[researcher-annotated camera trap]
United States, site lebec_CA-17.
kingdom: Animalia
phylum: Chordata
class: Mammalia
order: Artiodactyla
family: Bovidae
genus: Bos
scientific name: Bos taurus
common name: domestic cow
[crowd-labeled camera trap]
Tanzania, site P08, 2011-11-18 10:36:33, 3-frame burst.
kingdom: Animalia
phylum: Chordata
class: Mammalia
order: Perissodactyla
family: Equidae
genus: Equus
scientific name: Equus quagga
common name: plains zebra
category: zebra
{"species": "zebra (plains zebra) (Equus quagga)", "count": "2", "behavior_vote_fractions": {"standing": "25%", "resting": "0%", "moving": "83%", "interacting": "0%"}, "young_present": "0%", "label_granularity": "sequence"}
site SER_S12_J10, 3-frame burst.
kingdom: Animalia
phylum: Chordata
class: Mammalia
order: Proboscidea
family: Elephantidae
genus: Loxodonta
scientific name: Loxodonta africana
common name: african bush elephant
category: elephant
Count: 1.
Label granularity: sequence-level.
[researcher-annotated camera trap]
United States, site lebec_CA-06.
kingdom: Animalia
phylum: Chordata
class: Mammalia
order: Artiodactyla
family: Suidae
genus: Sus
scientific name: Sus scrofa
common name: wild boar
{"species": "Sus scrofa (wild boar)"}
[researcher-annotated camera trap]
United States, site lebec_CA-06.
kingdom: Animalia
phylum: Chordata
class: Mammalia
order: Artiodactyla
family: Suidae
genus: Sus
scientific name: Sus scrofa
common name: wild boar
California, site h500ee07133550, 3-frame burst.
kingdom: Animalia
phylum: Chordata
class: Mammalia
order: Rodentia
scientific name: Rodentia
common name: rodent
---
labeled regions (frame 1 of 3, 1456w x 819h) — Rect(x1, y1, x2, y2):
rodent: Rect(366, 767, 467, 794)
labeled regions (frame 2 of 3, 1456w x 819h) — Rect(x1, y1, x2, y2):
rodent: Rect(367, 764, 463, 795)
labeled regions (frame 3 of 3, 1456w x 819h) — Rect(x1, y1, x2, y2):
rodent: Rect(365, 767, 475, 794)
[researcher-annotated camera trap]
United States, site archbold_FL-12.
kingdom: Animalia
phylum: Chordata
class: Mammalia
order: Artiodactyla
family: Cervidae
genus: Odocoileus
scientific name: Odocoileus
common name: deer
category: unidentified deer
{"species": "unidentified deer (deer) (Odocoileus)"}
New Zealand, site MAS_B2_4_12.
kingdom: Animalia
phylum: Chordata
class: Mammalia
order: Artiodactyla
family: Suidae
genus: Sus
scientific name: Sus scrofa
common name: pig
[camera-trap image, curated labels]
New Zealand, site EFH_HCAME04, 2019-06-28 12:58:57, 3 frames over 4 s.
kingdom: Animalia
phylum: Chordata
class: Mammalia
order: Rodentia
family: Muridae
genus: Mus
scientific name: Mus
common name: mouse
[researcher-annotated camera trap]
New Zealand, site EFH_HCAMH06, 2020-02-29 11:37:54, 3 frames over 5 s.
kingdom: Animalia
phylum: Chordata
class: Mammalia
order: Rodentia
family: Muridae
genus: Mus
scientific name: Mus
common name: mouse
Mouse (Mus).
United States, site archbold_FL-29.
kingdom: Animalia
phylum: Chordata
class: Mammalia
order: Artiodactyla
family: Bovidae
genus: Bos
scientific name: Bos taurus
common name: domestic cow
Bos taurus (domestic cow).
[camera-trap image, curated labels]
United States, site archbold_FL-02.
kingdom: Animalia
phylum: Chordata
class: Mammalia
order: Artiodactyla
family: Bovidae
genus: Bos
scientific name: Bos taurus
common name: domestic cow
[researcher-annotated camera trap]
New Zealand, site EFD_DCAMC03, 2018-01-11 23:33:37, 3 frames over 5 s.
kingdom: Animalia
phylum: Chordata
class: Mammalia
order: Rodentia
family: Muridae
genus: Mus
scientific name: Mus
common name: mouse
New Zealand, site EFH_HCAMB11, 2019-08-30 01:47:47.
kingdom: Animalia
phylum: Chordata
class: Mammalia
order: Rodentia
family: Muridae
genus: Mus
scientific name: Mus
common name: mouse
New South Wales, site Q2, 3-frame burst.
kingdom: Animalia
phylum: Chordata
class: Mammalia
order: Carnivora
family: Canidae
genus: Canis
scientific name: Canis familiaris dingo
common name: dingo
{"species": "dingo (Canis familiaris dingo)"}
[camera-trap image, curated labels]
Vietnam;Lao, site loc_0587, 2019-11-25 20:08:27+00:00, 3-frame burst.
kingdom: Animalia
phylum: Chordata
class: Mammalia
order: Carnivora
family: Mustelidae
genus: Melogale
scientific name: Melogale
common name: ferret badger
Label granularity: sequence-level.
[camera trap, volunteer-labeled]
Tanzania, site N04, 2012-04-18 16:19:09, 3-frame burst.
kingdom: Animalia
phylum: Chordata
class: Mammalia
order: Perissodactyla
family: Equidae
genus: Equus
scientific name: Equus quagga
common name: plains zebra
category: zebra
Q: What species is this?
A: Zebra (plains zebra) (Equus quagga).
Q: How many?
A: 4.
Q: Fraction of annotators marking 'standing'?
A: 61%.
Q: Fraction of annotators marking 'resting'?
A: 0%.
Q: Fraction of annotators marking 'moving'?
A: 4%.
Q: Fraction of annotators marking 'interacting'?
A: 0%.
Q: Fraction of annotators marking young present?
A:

Directions
For this exercise, restate every record word for word.

Response to this exercise
[researcher-annotated camera trap]
United States, site lebec_CA-17.
kingdom: Animalia
phylum: Chordata
class: Mammalia
order: Artiodactyla
family: Bovidae
genus: Bos
scientific name: Bos taurus
common name: domestic cow
[crowd-labeled camera trap]
Tanzania, site P08, 2011-11-18 10:36:33, 3-frame burst.
kingdom: Animalia
phylum: Chordata
class: Mammalia
order: Perissodactyla
family: Equidae
genus: Equus
scientific name: Equus quagga
common name: plains zebra
category: zebra
{"species": "zebra (plains zebra) (Equus quagga)", "count": "2", "behavior_vote_fractions": {"standing": "25%", "resting": "0%", "moving": "83%", "interacting": "0%"}, "young_present": "0%", "label_granularity": "sequence"}
site SER_S12_J10, 3-frame burst.
kingdom: Animalia
phylum: Chordata
class: Mammalia
order: Proboscidea
family: Elephantidae
genus: Loxodonta
scientific name: Loxodonta africana
common name: african bush elephant
category: elephant
Count: 1.
Label granularity: sequence-level.
[researcher-annotated camera trap]
United States, site lebec_CA-06.
kingdom: Animalia
phylum: Chordata
class: Mammalia
order: Artiodactyla
family: Suidae
genus: Sus
scientific name: Sus scrofa
common name: wild boar
{"species": "Sus scrofa (wild boar)"}
[researcher-annotated camera trap]
United States, site lebec_CA-06.
kingdom: Animalia
phylum: Chordata
class: Mammalia
order: Artiodactyla
family: Suidae
genus: Sus
scientific name: Sus scrofa
common name: wild boar
California, site h500ee07133550, 3-frame burst.
kingdom: Animalia
phylum: Chordata
class: Mammalia
order: Rodentia
scientific name: Rodentia
common name: rodent
---
labeled regions (frame 1 of 3, 1456w x 819h) — Rect(x1, y1, x2, y2):
rodent: Rect(366, 767, 467, 794)
labeled regions (frame 2 of 3, 1456w x 819h) — Rect(x1, y1, x2, y2):
rodent: Rect(367, 764, 463, 795)
labeled regions (frame 3 of 3, 1456w x 819h) — Rect(x1, y1, x2, y2):
rodent: Rect(365, 767, 475, 794)
[researcher-annotated camera trap]
United States, site archbold_FL-12.
kingdom: Animalia
phylum: Chordata
class: Mammalia
order: Artiodactyla
family: Cervidae
genus: Odocoileus
scientific name: Odocoileus
common name: deer
category: unidentified deer
{"species": "unidentified deer (deer) (Odocoileus)"}
New Zealand, site MAS_B2_4_12.
kingdom: Animalia
phylum: Chordata
class: Mammalia
order: Artiodactyla
family: Suidae
genus: Sus
scientific name: Sus scrofa
common name: pig
[camera-trap image, curated labels]
New Zealand, site EFH_HCAME04, 2019-06-28 12:58:57, 3 frames over 4 s.
kingdom: Animalia
phylum: Chordata
class: Mammalia
order: Rodentia
family: Muridae
genus: Mus
scientific name: Mus
common name: mouse
[researcher-annotated camera trap]
New Zealand, site EFH_HCAMH06, 2020-02-29 11:37:54, 3 frames over 5 s.
kingdom: Animalia
phylum: Chordata
class: Mammalia
order: Rodentia
family: Muridae
genus: Mus
scientific name: Mus
common name: mouse
Mouse (Mus).
United States, site archbold_FL-29.
kingdom: Animalia
phylum: Chordata
class: Mammalia
order: Artiodactyla
family: Bovidae
genus: Bos
scientific name: Bos taurus
common name: domestic cow
Bos taurus (domestic cow).
[camera-trap image, curated labels]
United States, site archbold_FL-02.
kingdom: Animalia
phylum: Chordata
class: Mammalia
order: Artiodactyla
family: Bovidae
genus: Bos
scientific name: Bos taurus
common name: domestic cow
[researcher-annotated camera trap]
New Zealand, site EFD_DCAMC03, 2018-01-11 23:33:37, 3 frames over 5 s.
kingdom: Animalia
phylum: Chordata
class: Mammalia
order: Rodentia
family: Muridae
genus: Mus
scientific name: Mus
common name: mouse
New Zealand, site EFH_HCAMB11, 2019-08-30 01:47:47.
kingdom: Animalia
phylum: Chordata
class: Mammalia
order: Rodentia
family: Muridae
genus: Mus
scientific name: Mus
common name: mouse
New South Wales, site Q2, 3-frame burst.
kingdom: Animalia
phylum: Chordata
class: Mammalia
order: Carnivora
family: Canidae
genus: Canis
scientific name: Canis familiaris dingo
common name: dingo
{"species": "dingo (Canis familiaris dingo)"}
[camera-trap image, curated labels]
Vietnam;Lao, site loc_0587, 2019-11-25 20:08:27+00:00, 3-frame burst.
kingdom: Animalia
phylum: Chordata
class: Mammalia
order: Carnivora
family: Mustelidae
genus: Melogale
scientific name: Melogale
common name: ferret badger
Label granularity: sequence-level.
[camera trap, volunteer-labeled]
Tanzania, site N04, 2012-04-18 16:19:09, 3-frame burst.
kingdom: Animalia
phylum: Chordata
class: Mammalia
order: Perissodactyla
family: Equidae
genus: Equus
scientific name: Equus quagga
common name: plains zebra
category: zebra
Q: What species is this?
A: Zebra (plains zebra) (Equus quagga).
Q: How many?
A: 4.
Q: Fraction of annotators marking 'standing'?
A: 61%.
Q: Fraction of annotators marking 'resting'?
A: 0%.
Q: Fraction of annotators marking 'moving'?
A: 4%.
Q: Fraction of annotators marking 'interacting'?
A: 0%.
Q: Fraction of annotators marking young present?
A:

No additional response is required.